## START Recorded data

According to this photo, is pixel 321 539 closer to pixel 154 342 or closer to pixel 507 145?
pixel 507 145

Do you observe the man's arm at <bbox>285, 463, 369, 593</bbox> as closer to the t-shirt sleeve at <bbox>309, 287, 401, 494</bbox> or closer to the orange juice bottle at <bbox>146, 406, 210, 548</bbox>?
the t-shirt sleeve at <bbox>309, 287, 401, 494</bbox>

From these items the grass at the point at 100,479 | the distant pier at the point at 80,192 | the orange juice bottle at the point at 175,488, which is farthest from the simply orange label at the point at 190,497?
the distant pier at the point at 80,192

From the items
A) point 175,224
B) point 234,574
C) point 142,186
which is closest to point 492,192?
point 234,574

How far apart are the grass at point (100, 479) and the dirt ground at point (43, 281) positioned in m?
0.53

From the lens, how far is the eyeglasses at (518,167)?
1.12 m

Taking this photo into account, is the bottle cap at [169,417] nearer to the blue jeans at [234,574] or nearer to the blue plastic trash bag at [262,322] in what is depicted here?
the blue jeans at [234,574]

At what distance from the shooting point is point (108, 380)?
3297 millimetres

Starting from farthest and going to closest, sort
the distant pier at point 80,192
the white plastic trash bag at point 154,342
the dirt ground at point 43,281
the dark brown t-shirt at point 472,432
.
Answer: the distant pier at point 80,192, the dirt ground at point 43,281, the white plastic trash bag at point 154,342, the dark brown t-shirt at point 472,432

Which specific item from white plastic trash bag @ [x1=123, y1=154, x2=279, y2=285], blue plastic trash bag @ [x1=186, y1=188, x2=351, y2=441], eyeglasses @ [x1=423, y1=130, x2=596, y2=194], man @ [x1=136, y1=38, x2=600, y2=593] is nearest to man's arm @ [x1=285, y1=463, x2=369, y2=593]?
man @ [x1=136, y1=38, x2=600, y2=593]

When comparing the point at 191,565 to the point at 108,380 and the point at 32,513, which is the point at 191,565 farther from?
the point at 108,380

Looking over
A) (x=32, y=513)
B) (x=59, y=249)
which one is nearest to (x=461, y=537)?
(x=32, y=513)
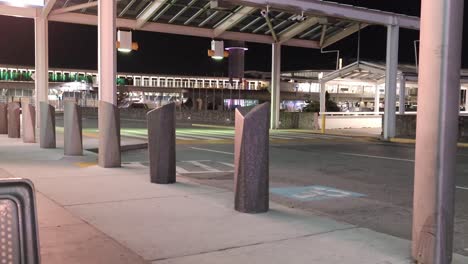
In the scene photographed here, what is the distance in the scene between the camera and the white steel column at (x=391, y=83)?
21641 mm

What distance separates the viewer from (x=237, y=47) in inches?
1613

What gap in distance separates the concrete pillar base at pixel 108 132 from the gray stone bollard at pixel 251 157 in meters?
4.81

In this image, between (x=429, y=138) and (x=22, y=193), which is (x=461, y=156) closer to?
(x=429, y=138)

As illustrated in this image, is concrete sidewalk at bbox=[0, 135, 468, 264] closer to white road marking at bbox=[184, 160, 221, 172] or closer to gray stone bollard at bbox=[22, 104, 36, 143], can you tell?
white road marking at bbox=[184, 160, 221, 172]

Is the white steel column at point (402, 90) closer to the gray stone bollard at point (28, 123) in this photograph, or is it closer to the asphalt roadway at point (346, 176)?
the asphalt roadway at point (346, 176)

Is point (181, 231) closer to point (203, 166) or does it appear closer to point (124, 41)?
point (203, 166)

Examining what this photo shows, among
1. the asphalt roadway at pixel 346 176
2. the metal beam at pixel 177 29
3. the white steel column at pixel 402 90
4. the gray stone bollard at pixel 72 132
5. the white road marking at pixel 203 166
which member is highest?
the metal beam at pixel 177 29

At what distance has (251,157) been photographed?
7.08 m

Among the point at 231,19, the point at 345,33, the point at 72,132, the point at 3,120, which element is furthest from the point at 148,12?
the point at 345,33

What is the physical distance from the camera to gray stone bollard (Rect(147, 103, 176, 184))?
9344mm

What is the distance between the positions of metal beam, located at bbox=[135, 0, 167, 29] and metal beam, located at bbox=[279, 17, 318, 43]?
7.39 metres

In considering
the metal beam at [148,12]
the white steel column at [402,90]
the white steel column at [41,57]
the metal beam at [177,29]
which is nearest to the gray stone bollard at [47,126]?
the white steel column at [41,57]

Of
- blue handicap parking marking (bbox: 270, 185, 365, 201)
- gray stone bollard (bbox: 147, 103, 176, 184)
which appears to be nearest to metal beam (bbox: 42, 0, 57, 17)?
gray stone bollard (bbox: 147, 103, 176, 184)

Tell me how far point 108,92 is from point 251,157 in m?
5.25
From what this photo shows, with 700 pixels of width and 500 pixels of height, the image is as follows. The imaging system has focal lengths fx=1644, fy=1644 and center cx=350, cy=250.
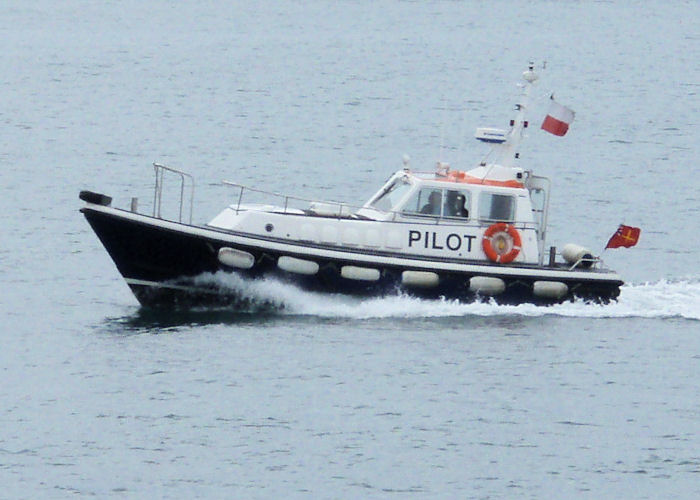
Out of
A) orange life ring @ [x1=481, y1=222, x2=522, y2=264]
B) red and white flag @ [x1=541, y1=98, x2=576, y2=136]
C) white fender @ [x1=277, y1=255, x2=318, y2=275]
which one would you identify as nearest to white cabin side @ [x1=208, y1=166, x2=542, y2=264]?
orange life ring @ [x1=481, y1=222, x2=522, y2=264]

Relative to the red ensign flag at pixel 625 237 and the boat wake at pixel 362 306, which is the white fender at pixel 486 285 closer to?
the boat wake at pixel 362 306

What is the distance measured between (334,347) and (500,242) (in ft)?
11.8

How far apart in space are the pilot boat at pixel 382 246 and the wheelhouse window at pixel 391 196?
2cm

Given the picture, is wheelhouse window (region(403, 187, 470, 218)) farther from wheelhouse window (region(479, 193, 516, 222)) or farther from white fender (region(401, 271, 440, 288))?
white fender (region(401, 271, 440, 288))

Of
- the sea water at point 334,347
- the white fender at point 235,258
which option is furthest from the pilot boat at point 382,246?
the sea water at point 334,347

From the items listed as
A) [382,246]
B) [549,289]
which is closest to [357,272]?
[382,246]

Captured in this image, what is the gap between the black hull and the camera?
87.1 feet

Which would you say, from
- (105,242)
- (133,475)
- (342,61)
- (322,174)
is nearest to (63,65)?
(342,61)

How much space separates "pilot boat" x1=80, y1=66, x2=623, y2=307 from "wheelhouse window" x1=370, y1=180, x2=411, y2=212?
0.02 metres

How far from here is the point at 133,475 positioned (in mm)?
20906

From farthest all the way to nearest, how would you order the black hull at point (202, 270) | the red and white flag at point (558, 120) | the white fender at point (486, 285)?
the red and white flag at point (558, 120)
the white fender at point (486, 285)
the black hull at point (202, 270)

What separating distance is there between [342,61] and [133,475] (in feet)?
204

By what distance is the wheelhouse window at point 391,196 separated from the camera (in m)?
27.6

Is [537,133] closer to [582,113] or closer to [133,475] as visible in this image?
[582,113]
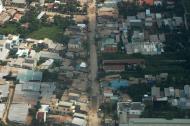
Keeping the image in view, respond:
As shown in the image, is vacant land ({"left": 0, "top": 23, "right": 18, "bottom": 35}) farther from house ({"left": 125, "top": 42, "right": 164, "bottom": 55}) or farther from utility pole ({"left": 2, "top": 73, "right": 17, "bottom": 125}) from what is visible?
house ({"left": 125, "top": 42, "right": 164, "bottom": 55})

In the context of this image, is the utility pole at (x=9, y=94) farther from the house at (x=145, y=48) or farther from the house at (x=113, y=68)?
the house at (x=145, y=48)

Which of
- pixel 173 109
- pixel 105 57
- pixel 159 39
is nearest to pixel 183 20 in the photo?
pixel 159 39

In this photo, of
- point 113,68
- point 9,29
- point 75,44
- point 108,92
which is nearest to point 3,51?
point 9,29

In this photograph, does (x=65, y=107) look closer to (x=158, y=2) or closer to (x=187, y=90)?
(x=187, y=90)

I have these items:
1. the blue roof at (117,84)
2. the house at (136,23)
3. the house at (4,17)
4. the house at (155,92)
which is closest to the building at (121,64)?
→ the blue roof at (117,84)

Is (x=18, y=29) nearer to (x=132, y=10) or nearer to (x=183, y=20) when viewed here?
(x=132, y=10)

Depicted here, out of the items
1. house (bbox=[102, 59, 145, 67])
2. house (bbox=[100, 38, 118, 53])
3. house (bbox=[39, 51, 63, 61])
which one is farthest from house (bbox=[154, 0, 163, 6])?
house (bbox=[39, 51, 63, 61])
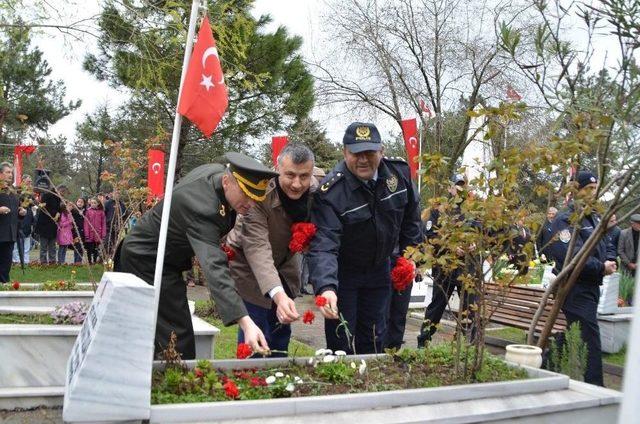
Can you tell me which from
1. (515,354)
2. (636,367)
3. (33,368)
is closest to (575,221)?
(515,354)

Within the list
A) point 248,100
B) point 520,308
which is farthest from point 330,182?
point 248,100

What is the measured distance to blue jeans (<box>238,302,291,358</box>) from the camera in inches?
171

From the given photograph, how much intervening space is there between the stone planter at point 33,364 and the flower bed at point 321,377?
72.6 inches

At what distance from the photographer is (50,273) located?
13102mm

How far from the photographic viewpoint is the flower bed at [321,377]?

## END Recorded data

• Given problem:
Write out exactly the final stretch of the records: the line containing "Can you tell me which from" and every line after it, through the last, and nothing else.

• Solution to this problem:
Can you tell me which from
1. (515,354)
2. (636,367)
3. (33,368)
is closest to (575,221)?
(515,354)

Within the list
A) point 248,100
B) point 520,308
which is farthest from point 330,182?
point 248,100

What is the measured distance to blue jeans (<box>238,302,291,358</box>) from the camera in inches?
171

From the given photograph, how much intervening space is there between the stone planter at point 33,364 and the flower bed at point 321,377?
72.6 inches

At what distance from the photographer is (50,273) located?
13102mm

How far from the photographic viewpoint is the flower bed at [321,377]?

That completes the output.